Duygusal yoksunluk şeması olan insanların bir kısmı bu yoksunluğu kapatabilmek; gizleyebilmek için karşıt saldırıya geçebilirler. Bu kişiler narsistik kişilerdir. Partnerlerinden çok fazla ilgi onay almak isterler alamadıklarında reddedilmiş hissederler ve öfke patlamaları gösterirler.

Duygusal yoksunluk şemasını değiştirmek

1. Öncelikle ilk çocukluk yıllarında yaşadığınız; hissettiğiniz duyguları; anıları yakalayın. Unutamadığınız anılar; duygular üzerine EMDR; Hipnoz; bilişsel davranışçı terapi; dinamik terapi v.s uygulayan bir psikologla çalışın.
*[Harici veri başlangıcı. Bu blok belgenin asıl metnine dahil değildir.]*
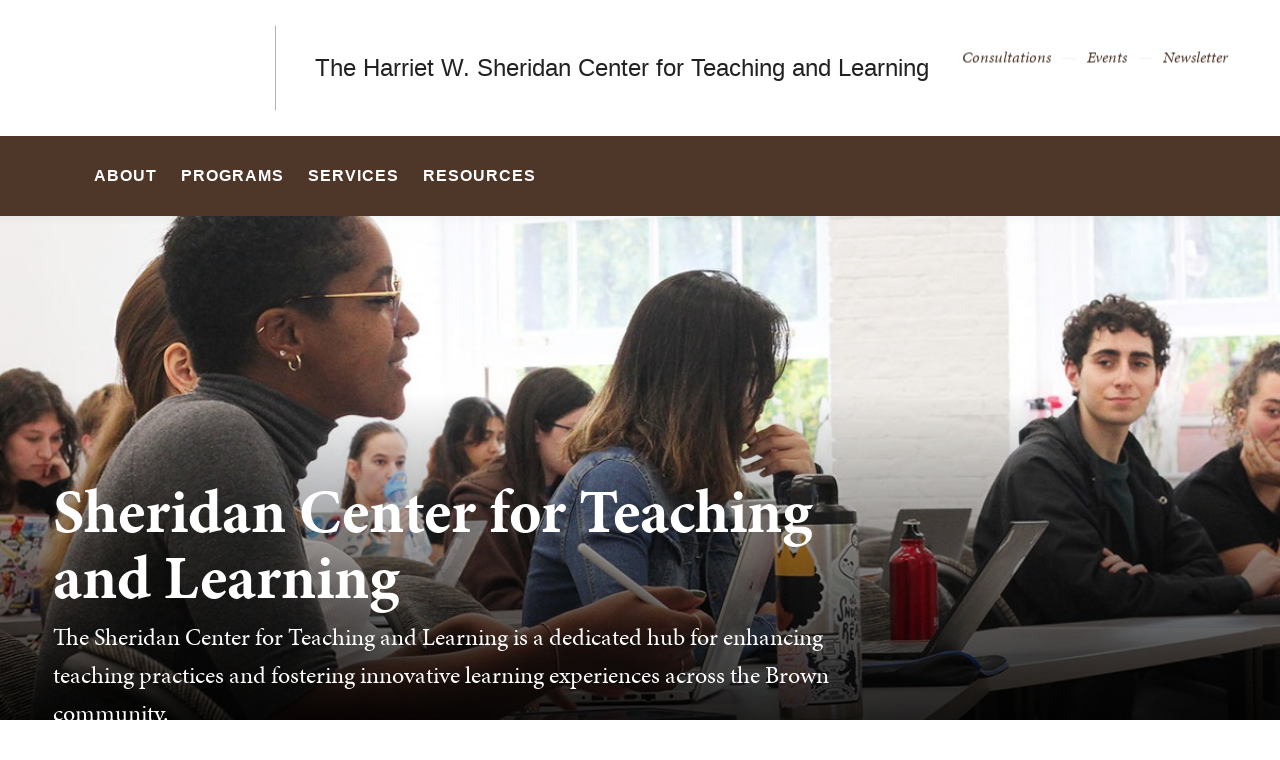

--- FILE ---
content_type: text/html;charset=UTF-8
request_url: https://events.brown.edu/live/widget/1401
body_size: 667
content:
<div class="lw_home_unit"><div class="lw_events"><header class="lw_header"><h2 class="lw_header_title">          Upcoming Events</h2></header><article class="lw_event" data-id="324128" data-type="event"><header><h3 class="lw_event_title"><a href="http://events.brown.edu/sheridan/event/324128-join-course-accessibility-feedback-project">Join Course Accessibility Feedback Project</a></h3><p class="lw_event_modality">Virtual</p></header><section><p class="lw_event_date">      Thursday, February 5    </p><p class="lw_event_time"><span class="lw_time_allday">All Day</span></p></section></article><article class="lw_event" data-id="324304" data-type="event"><header><h3 class="lw_event_title"><a href="http://events.brown.edu/sheridan/event/324304-annual-sheridan-liaisons-meeting">Annual Sheridan Liaisons Meeting</a></h3></header><section><p class="lw_event_date">      Friday, February 6    </p><p class="lw_event_time">      12:00 pm    </p><address class="lw_event_location">      Sciences Library    </address></section></article><article class="lw_event" data-id="324125" data-type="event"><header><h3 class="lw_event_title"><a href="http://events.brown.edu/sheridan/event/324125-assignment-design-in-the-age-of-ai-canvas">Assignment Design in the Age of AI Canvas Mini-course</a></h3><p class="lw_event_modality">Virtual</p></header><section><p class="lw_event_date">      Monday, February 9    </p><p class="lw_event_time"><span class="lw_time_allday">All Day</span></p></section></article></div><a href="https://events.brown.edu/sheridan/all" class="btn-single" rel="nofollow">View more events</a></div>

--- FILE ---
content_type: text/css
request_url: https://sheridan.brown.edu/sites/default/files/css/css_K5_U1IEcHjI1Pm82fYT1wpewFyQEjnREp8ArdKhSyao.css?delta=2&language=en&theme=brown_site&include=eJxtykEOwyAMBdELITgSMmAFUmMI36jK7ZtdN9nOGwLYYtOTs40VMuDl1Jhk5M-1h_Fj0pQdvY_WOj8cYbcw3q7ZYydYZSourfHVcMhIJG7SomPRrAhl7Uni_8VvnTtJQ-XicMO4h0TgHwS_RXM
body_size: 614
content:
/* @license GPL-2.0-or-later https://www.drupal.org/licensing/faq */
.bq-inline blockquote{position:relative;padding:2rem 2rem 2rem 3rem;border-top:2px solid #D0D4D8;border-bottom:8px solid transparent;}.bq-inline blockquote::before{content:open-quote;display:block;position:absolute;font-size:7em;width:100%;height:100%;top:-30px;left:-20px;pointer-events:none;}.bq-inline blockquote::after{content:close-quote;display:block;width:0;height:0;visibility:hidden;}.bq-inline blockquote p:last-child{color:#222;font-weight:700;}.bq-bio{padding:2em;margin:0 40px !important;}.bq-yellow blockquote{border-bottom-color:#F89C1F;}.bq-yellow blockquote::before{color:#FBB34A;}.bq-yellow .bq-bio{background-color:#FBB34A25;}.bq-blue blockquote{border-bottom-color:#007C8A;}.bq-blue blockquote::before{color:#02ACBA;}.bq-blue .bq-bio{background-color:#02ACBA25;}.bq-red blockquote{border-bottom-color:#B01E28;}.bq-red blockquote::before{color:#E71E25;}.bq-red .bq-bio{background-color:#E71E2525;}
.timeline{padding-top:55px;}.timeline .row{display:table;width:100%;margin:0;}.timeline .row .column{display:table-cell;vertical-align:top;padding-bottom:30px;}@media screen and (max-width:739px){.timeline .row .column{display:inline-block;width:100%;padding-bottom:0;}}.timeline .row .img-col{text-align:center;}.timeline .row .img-col h2,.timeline .row .img-col h3,.timeline .row .img-col h4,.timeline .row .img-col h5,.timeline .row .img-col p{margin-top:0;}.timeline .row .img-col h2,.timeline .row .img-col h3,.timeline .row .img-col h4,.timeline .row .img-col h5{font-weight:bold;}@media screen and (min-width:740px){.timeline .row .img-col{text-align:left;width:25%;}}.timeline .row .center{width:15%;text-align:center;position:relative;min-width:1px;min-height:1px;background:transparent;}.timeline .row .center::before,.timeline .row .center::after{position:absolute;content:"";display:block;z-index:100;}.timeline .row .center::before{width:6px;height:100%;background:#F4F8F8;left:50%;margin-left:-5px;top:0;}@media screen and (max-width:739px){.timeline .row .center::before{width:100%;height:4px;left:0;}}.timeline .row .center::after{width:20px;height:20px;border:5px solid #C00404;background:#FFFFFF;top:0;left:50%;margin-left:-12px;border-radius:50%;-webkit-border-radius:50%;-moz-border-radius:50%;}@media screen and (max-width:739px){.timeline .row .center::after{width:10px;height:10px;border-width:5px;top:-3px;left:calc(50% - 5px);margin-left:unset;}}@media screen and (max-width:739px){.timeline .row .center{width:100%;}}.timeline .row .txt-col{text-align:left;}.typography .timeline .row .txt-col p{margin-top:0;}@media screen and (min-width:740px){.timeline .row .txt-col{width:60%;}}.timeline .row.yellow .center::after{border:5px solid #FFC72C;}.timeline .row.blue .center::after{border:5px solid #0a91c5;}.timeline .row.brown .center::after{border:5px solid #4E3629;}
@media screen and (min-width:980px) and (max-width:1220px){.logo h1.logo_label{font-size:1rem !important;}}


--- FILE ---
content_type: text/css
request_url: https://sheridan.brown.edu/themes/custom/brown/static/css/fonts.css
body_size: -295
content:
@font-face{font-display:swap;font-family:CircularStd;src:url(../fonts/CircularStd-Bold.otf);font-weight:700;font-style:normal}@font-face{font-display:swap;font-family:CircularStd;src:url(../fonts/CircularStd-Medium.otf);font-weight:500;font-style:normal}@font-face{font-display:swap;font-family:CircularStd;src:url(../fonts/CircularStd-Book.otf);font-weight:400;font-style:normal}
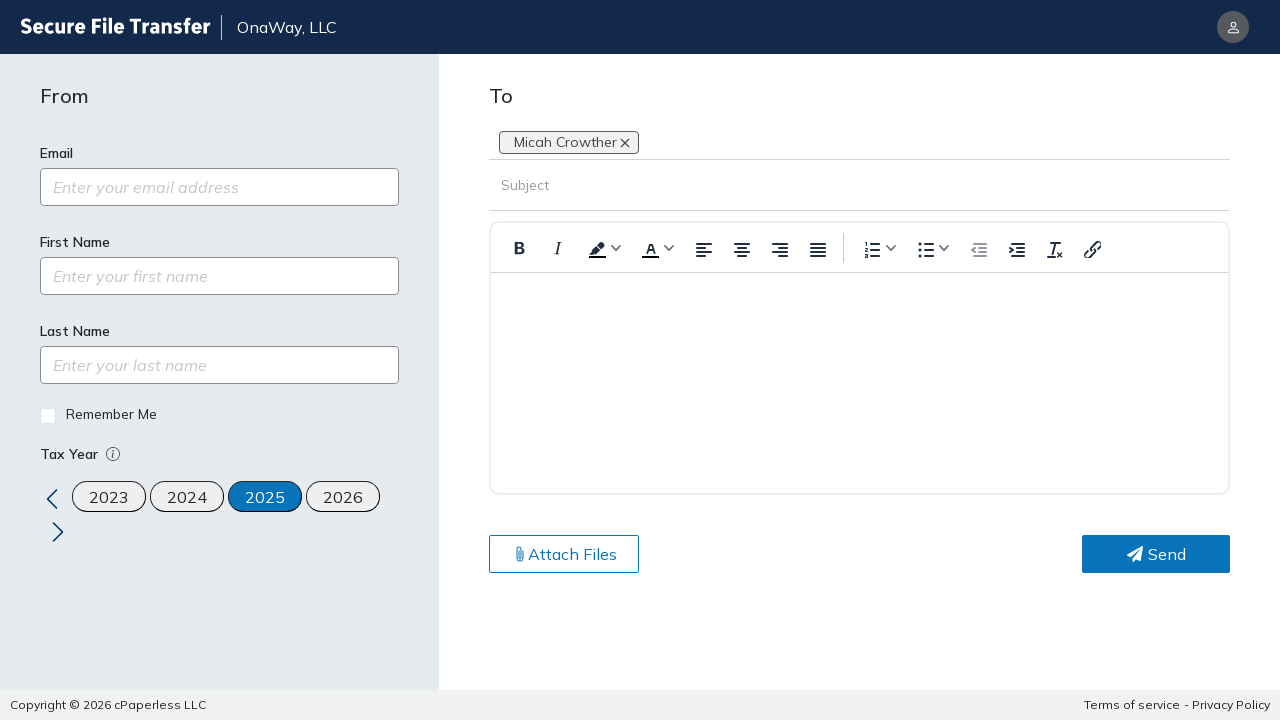

--- FILE ---
content_type: text/plain; charset=utf-8
request_url: https://exchange-taxpayer-api.safesendreturns.com/api/dropOff/GetWalkMeScript/5md0000000000
body_size: 394
content:
(function() {var walkme = document.createElement('script'); walkme.type = 'text/javascript'; walkme.async = true; walkme.src = 'https://cdn.walkme.com/users/148aadebe34448148ad4edd74737f760/test/walkme_148aadebe34448148ad4edd74737f760_https.js'; var s = document.getElementsByTagName('script')[0]; s.parentNode.insertBefore(walkme, s); window._walkmeConfig = {smartLoad:true}; })();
2. Şemanızı tetikleyen; güçlendiren soğuk partnerlerden uzak durun. Şemanız gereği soğuk kişilere karşı yüksek kimyanız olur. Yüksek seviyede aktarım aldığınız kişilerle birlikte olma konusunu 2 kere düşünün. İlişkilerin yürümesi için bir kimyanın; bir aktarımın olması gerekir. Ancak; sadece romantik bir kimya varsa uzun vadede o ilişkide sorun yaşanacaktır.
3. Şemanız her tetiklendiğinde şemanızla yüzleşin. Değişim; şemanızı yavaş yavaş parçalayarak atmakla mümkündür.
4. Duygu alış verişini sağlamak; bunun içinde duyguların ifade edilmesi üzerine duygu odaklı terapi çalışması da fayda verir.